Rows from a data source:
━━━━━━━━━━

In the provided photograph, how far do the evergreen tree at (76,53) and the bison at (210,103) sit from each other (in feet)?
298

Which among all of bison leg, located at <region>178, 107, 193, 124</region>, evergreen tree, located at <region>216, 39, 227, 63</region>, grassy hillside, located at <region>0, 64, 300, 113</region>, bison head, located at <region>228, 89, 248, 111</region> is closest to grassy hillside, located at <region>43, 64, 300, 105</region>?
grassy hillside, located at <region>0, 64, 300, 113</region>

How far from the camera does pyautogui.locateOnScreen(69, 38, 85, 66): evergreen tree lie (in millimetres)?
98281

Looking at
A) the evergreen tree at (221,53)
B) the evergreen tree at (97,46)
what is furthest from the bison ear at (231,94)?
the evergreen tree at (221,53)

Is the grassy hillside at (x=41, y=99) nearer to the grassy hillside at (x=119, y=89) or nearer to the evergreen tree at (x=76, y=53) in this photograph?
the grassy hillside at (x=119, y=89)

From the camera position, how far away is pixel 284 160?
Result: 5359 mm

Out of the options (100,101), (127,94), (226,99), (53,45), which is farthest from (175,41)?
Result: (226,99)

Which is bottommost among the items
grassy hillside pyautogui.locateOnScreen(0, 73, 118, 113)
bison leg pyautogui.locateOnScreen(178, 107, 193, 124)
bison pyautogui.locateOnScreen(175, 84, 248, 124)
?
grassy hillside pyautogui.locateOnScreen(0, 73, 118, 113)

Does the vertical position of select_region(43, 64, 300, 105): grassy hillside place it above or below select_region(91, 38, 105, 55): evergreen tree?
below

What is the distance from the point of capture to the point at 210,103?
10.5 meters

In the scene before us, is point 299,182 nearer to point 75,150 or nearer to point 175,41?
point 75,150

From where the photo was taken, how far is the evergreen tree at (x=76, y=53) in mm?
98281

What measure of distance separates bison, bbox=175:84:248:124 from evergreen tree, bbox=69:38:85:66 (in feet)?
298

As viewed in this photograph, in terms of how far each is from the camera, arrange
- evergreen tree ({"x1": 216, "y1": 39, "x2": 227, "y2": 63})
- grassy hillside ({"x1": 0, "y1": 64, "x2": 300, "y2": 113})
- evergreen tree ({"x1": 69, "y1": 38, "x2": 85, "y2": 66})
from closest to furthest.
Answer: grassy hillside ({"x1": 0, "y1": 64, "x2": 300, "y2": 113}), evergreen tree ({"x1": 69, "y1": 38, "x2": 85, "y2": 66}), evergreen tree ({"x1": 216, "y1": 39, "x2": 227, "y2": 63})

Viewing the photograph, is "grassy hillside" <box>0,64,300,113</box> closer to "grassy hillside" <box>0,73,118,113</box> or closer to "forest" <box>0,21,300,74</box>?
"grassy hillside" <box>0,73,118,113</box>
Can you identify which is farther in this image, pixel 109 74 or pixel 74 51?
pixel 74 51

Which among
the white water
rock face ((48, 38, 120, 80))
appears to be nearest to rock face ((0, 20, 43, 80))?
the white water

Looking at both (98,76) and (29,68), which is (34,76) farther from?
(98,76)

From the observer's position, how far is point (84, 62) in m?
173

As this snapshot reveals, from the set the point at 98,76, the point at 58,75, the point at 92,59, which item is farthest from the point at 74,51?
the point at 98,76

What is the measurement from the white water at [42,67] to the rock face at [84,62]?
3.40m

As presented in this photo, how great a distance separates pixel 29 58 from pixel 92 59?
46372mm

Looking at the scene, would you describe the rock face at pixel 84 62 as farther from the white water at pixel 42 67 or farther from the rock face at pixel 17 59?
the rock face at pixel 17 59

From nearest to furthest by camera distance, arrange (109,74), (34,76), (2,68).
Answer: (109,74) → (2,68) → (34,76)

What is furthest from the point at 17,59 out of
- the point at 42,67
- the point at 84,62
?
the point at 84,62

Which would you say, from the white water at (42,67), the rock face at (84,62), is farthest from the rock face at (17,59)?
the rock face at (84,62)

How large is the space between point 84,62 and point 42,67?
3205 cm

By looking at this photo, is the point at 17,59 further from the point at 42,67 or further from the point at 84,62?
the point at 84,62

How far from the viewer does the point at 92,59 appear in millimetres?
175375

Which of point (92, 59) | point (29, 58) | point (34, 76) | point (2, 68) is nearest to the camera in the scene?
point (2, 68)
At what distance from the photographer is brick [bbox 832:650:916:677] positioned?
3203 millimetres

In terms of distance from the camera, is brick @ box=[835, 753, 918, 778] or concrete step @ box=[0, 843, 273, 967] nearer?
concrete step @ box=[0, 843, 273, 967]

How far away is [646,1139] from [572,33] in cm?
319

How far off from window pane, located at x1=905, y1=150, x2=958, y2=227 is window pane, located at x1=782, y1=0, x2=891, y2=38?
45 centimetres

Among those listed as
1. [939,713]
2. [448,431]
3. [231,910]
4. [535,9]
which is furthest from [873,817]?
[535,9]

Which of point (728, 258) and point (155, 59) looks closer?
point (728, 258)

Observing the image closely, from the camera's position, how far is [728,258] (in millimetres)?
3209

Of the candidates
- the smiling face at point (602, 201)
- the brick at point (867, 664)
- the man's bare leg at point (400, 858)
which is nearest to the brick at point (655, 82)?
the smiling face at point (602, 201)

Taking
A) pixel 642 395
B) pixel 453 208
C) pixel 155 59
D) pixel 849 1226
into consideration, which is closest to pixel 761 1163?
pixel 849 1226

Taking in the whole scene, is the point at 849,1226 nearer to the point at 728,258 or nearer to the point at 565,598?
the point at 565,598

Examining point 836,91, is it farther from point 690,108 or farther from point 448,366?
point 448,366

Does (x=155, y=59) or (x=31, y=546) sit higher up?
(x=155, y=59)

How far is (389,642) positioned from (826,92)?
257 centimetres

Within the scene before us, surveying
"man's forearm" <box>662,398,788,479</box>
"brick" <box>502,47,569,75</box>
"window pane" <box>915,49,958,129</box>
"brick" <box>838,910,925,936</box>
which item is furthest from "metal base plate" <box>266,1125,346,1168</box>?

━━━━━━━━━━

■ Task description ■
Output the part that opens with the line containing "Which of point (92, 59)" and closes with the line containing "45 centimetres" as a two-column CSV with the headers input and output. Give one line per row, with the row's text and its answer each in its own quoted field and any line breaks changed to spaces.

■ Solution for this exercise ■
input,output
"Which of point (92, 59) | point (29, 58) | point (34, 76) | point (2, 68) is nearest to the camera in the scene?","point (2, 68)"
"At what distance from the photographer is brick [bbox 832:650:916:677] positioned?","3203 millimetres"
"In terms of distance from the camera, is brick @ box=[835, 753, 918, 778] or concrete step @ box=[0, 843, 273, 967] nearer?","concrete step @ box=[0, 843, 273, 967]"
"How far away is [646,1139] from [572,33] in cm?","319"
"How far off from window pane, located at x1=905, y1=150, x2=958, y2=227 is window pane, located at x1=782, y1=0, x2=891, y2=38?","45 centimetres"